Hi everyone,
I’ve been running some benchmarks on vLLM (v0.4.x) using an L40S setup to serve a Llama-3 70B model, and I’ve run into a strange performance degradation issue that doesn’t seem to be related to the KV cache size or request rate. Generally, my tokens-per-second (TPS) are very stable, but I’ve noticed a significant spike in P99 latency whenever my local workstation or testing node is under a high background script load.
I’ve been testing some blox scripts in a separate container on the same host to simulate a high-frequency automation environment while I run my inference requests. It seems like as soon as those background executors start ramping up their CPU and memory calls, vLLM’s continuous batching starts to stutter, and I see “Server is overloaded” warnings even when my VRAM utilization is well within the limits.
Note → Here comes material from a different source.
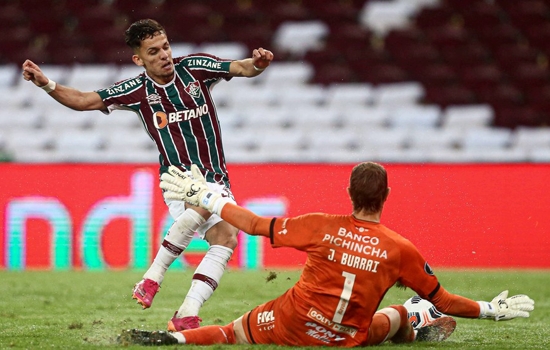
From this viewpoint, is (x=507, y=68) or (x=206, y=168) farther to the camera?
(x=507, y=68)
Has anyone else noticed vLLM’s scheduler becoming sensitive to other third-party executors or intensive script environments running on the same OS? I’m trying to figure out if I should be pinning the vLLM process to specific CPU cores or if there is a known issue with how the Ray actor handles resource sharing when the system-wide thread count gets too high.
Is there a way to give the vLLM engine a higher priority over other local scripts to prevent these latency spikes, or should I be looking into more aggressive memory locking to ensure the model weights don’t get paged during these background bursts? I’d really appreciate any tips on maintaining high throughput while multitasking with other high-load tools on the same hardware.